*** SUPPLIED INFORMATION Section Begins ***
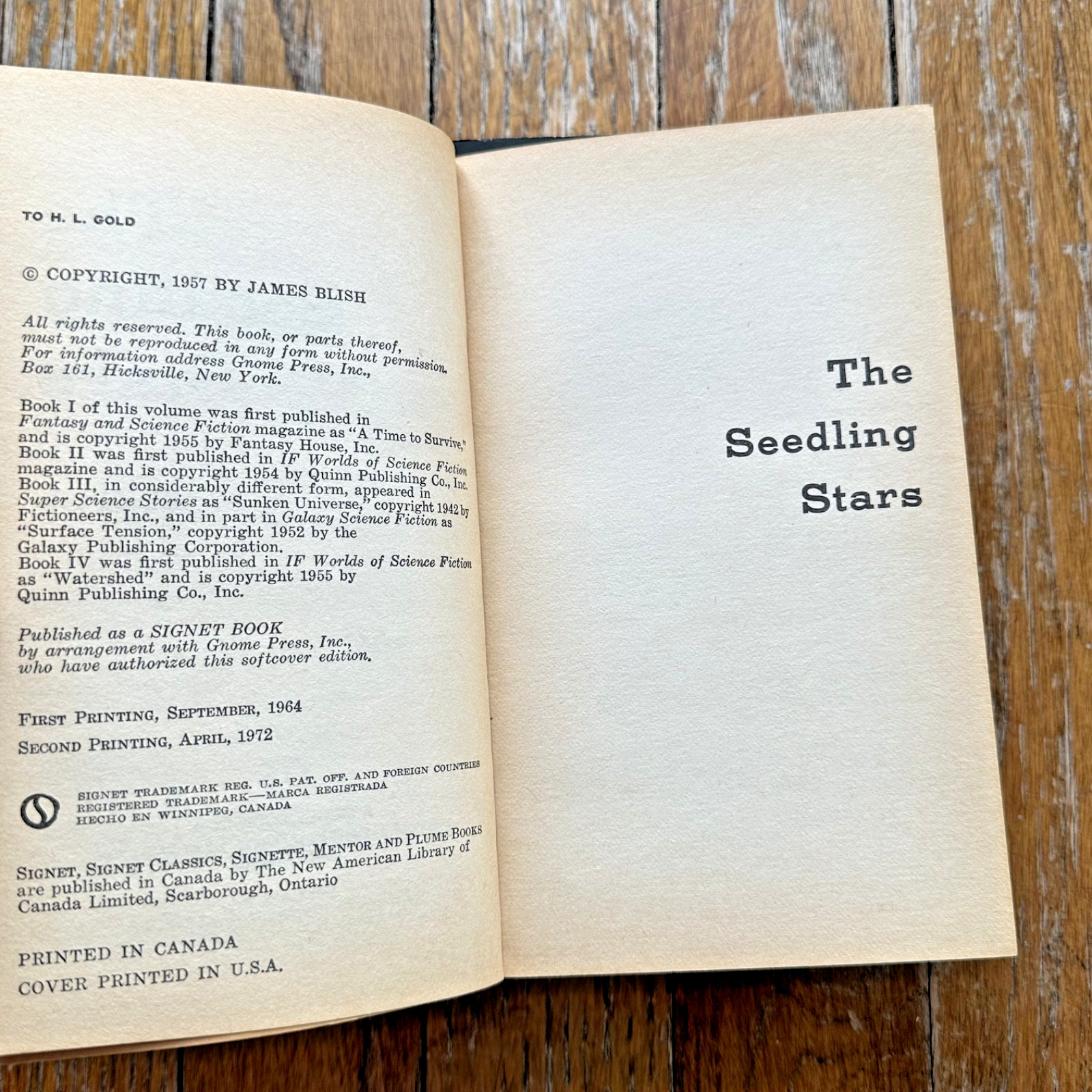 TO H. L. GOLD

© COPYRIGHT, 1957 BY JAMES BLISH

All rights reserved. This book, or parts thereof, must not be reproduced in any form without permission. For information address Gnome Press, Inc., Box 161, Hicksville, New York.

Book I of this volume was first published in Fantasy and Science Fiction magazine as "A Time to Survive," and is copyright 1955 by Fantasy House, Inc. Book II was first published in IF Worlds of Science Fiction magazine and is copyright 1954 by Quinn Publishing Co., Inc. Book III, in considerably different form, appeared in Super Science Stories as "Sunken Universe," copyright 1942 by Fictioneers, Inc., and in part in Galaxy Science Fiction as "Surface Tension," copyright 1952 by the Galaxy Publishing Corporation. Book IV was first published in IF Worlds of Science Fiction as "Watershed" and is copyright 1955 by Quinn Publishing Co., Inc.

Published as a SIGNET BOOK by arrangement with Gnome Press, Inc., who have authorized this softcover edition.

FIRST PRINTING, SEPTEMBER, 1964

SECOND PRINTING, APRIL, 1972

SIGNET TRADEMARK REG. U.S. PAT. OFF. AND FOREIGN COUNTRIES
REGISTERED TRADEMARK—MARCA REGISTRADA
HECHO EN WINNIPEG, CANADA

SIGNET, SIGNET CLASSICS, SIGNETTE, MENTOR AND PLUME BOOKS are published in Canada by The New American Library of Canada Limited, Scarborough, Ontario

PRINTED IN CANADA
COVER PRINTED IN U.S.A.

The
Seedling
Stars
*** SUPPLIED INFORMATION Section Ends ***
*** SUPPLIED INFORMATION Section Begins ***
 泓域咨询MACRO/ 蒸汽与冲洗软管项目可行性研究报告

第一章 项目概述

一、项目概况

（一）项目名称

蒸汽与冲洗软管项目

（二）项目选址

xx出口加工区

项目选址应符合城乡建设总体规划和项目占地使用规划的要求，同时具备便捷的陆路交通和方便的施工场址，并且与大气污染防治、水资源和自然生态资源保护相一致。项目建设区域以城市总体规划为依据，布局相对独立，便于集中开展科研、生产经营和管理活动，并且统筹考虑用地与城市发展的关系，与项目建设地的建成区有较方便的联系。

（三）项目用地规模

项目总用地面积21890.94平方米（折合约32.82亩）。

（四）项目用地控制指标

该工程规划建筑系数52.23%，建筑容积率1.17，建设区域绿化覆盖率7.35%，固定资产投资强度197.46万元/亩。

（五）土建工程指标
*** SUPPLIED INFORMATION Section Ends ***
*** SUPPLIED INFORMATION Section Begins ***
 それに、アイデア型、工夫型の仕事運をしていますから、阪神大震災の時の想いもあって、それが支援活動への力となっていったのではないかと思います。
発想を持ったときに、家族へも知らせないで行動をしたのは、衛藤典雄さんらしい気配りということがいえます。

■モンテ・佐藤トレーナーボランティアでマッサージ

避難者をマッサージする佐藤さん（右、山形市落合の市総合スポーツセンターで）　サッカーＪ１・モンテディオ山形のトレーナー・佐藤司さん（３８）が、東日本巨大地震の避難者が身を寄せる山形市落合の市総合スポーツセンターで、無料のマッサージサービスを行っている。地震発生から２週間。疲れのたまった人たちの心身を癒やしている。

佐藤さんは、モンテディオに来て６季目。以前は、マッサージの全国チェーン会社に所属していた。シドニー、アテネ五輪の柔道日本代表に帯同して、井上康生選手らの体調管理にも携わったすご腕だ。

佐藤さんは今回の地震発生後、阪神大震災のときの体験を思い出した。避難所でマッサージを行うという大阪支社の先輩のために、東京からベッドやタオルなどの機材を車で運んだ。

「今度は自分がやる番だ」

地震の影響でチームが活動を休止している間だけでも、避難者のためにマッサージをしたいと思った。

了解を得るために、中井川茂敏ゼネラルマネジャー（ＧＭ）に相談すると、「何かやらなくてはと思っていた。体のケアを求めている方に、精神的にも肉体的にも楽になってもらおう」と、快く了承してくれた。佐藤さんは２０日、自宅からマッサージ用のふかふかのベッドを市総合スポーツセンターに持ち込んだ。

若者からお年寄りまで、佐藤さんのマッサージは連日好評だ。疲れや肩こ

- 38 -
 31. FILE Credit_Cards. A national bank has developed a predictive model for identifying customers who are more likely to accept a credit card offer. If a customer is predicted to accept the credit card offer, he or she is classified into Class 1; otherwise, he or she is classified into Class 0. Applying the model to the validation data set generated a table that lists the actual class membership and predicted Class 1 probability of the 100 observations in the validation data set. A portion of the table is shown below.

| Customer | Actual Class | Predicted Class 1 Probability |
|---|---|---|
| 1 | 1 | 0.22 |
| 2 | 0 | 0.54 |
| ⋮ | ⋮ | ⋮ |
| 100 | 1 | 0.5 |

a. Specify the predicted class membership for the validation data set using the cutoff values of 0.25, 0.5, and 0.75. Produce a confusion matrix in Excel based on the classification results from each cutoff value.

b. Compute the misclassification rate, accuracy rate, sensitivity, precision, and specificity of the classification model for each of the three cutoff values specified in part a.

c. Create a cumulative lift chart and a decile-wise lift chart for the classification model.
*** SUPPLIED INFORMATION Section Ends ***
- _THE PROBLEM_
Among the entries, find every line holding "classification" and return it.

- _FINAL ANSWER_
a. Specify the predicted class membership for the validation data set using the cutoff values of 0.25, 0.5, and 0.75. Produce a confusion matrix in Excel based on the classification results from each cutoff value.
b. Compute the misclassification rate, accuracy rate, sensitivity, precision, and specificity of the classification model for each of the three cutoff values specified in part a.
c. Create a cumulative lift chart and a decile-wise lift chart for the classification model.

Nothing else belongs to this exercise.